(Source data):
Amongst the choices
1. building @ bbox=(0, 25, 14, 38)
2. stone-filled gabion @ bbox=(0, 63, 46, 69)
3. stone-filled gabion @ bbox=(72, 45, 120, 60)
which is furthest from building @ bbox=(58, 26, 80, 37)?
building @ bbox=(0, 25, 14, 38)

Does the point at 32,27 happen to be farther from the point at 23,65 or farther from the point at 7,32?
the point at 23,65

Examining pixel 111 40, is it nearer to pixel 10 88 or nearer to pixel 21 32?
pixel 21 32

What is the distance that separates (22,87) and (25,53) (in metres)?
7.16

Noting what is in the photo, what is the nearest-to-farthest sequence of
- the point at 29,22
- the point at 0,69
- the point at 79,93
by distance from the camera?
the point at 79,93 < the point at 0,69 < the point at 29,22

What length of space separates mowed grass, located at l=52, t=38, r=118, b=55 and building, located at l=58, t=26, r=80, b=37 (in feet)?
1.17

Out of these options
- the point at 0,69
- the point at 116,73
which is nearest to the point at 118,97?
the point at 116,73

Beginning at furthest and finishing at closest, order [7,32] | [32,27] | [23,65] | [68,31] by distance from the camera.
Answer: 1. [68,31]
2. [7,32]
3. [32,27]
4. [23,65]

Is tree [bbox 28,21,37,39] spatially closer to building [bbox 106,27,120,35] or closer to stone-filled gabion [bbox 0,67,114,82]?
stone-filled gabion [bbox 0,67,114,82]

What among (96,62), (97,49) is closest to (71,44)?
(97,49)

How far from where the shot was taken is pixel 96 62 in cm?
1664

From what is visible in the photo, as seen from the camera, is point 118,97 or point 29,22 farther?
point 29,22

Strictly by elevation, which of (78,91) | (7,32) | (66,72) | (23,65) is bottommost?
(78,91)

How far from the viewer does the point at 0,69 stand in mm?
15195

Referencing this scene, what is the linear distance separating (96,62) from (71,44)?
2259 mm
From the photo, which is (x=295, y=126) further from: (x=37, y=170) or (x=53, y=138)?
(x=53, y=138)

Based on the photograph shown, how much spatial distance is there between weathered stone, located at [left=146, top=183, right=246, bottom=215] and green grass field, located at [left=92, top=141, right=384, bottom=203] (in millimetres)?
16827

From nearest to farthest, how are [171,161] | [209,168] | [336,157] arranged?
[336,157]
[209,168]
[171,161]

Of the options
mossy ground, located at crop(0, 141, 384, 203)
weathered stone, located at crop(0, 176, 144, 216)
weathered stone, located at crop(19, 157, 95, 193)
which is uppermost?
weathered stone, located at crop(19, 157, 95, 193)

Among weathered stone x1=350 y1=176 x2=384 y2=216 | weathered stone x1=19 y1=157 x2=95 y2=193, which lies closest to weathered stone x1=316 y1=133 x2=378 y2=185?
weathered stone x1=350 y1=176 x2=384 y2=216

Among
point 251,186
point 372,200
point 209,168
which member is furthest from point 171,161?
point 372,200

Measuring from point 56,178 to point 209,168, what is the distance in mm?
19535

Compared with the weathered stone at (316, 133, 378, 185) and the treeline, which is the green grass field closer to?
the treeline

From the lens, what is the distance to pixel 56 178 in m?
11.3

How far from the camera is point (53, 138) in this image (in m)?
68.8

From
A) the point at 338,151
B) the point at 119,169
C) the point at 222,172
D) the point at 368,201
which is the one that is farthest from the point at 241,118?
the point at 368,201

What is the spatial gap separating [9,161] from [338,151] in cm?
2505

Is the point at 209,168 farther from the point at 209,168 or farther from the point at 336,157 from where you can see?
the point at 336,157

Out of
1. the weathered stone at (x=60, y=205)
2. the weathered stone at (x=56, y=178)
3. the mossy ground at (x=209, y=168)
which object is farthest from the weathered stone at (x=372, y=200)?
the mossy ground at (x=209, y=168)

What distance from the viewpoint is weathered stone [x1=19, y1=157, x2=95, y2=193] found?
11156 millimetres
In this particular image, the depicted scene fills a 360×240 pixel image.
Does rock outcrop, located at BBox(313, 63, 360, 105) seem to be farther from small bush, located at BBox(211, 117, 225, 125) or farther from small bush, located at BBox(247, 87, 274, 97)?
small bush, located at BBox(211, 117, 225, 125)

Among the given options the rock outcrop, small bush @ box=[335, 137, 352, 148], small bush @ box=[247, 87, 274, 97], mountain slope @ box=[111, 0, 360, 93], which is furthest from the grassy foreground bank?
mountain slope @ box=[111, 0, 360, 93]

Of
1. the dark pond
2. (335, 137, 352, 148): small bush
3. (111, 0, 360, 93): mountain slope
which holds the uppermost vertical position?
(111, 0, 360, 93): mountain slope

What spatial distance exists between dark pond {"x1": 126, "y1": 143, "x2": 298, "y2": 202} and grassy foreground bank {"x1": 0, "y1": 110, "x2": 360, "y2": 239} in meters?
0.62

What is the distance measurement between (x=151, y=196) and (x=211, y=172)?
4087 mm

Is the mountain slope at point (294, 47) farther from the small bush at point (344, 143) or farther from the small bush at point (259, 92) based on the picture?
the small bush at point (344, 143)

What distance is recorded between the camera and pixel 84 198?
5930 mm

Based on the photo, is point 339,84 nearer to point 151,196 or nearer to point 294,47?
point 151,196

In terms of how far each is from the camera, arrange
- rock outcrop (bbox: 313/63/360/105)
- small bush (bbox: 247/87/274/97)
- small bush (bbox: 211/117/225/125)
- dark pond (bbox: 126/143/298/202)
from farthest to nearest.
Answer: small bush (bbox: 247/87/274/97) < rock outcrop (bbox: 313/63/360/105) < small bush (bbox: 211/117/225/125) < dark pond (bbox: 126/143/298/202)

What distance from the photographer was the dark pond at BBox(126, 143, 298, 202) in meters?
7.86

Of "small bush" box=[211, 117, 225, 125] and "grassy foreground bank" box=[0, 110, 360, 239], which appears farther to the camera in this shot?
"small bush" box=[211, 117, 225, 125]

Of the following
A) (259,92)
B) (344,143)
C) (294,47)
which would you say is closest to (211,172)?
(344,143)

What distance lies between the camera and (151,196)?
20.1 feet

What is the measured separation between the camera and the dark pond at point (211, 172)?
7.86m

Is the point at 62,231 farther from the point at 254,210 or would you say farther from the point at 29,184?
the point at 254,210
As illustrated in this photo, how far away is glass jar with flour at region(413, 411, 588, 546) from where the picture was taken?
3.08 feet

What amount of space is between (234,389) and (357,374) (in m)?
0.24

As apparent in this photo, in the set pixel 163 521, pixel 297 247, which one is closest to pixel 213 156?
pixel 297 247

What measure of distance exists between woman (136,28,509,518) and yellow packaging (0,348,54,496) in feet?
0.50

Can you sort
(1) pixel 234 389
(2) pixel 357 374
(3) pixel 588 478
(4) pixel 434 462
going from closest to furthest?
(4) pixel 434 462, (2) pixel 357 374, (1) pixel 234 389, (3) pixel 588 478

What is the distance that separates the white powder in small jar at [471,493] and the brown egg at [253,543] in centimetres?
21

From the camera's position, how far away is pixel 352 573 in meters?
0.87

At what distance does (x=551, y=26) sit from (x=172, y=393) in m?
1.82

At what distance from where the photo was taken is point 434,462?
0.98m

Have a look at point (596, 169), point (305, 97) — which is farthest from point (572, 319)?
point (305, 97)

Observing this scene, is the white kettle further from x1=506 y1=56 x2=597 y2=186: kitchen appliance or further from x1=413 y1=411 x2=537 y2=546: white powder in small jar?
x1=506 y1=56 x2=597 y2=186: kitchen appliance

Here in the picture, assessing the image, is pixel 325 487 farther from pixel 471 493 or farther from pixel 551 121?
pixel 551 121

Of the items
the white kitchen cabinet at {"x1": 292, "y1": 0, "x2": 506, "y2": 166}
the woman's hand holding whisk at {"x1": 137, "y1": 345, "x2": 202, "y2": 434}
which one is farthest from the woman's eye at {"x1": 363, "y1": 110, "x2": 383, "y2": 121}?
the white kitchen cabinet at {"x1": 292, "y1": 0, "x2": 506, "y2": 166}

(Aim of the exercise):
Give the data from the line containing "Observing this scene, is" through the end of the data as a Markdown table with the columns Row and Line, leaving out blank lines.

(Task solution):
| Row | Line |
|---|---|
| 1 | Observing this scene, is the white kettle further from x1=506 y1=56 x2=597 y2=186: kitchen appliance or further from x1=413 y1=411 x2=537 y2=546: white powder in small jar? |
| 2 | x1=506 y1=56 x2=597 y2=186: kitchen appliance |
| 3 | Here in the picture, assessing the image, is pixel 325 487 farther from pixel 471 493 or farther from pixel 551 121? |
| 4 | pixel 551 121 |
| 5 | Of the items |
| 6 | the white kitchen cabinet at {"x1": 292, "y1": 0, "x2": 506, "y2": 166} |
| 7 | the woman's hand holding whisk at {"x1": 137, "y1": 345, "x2": 202, "y2": 434} |
| 8 | which one is farthest from the woman's eye at {"x1": 363, "y1": 110, "x2": 383, "y2": 121}? |
| 9 | the white kitchen cabinet at {"x1": 292, "y1": 0, "x2": 506, "y2": 166} |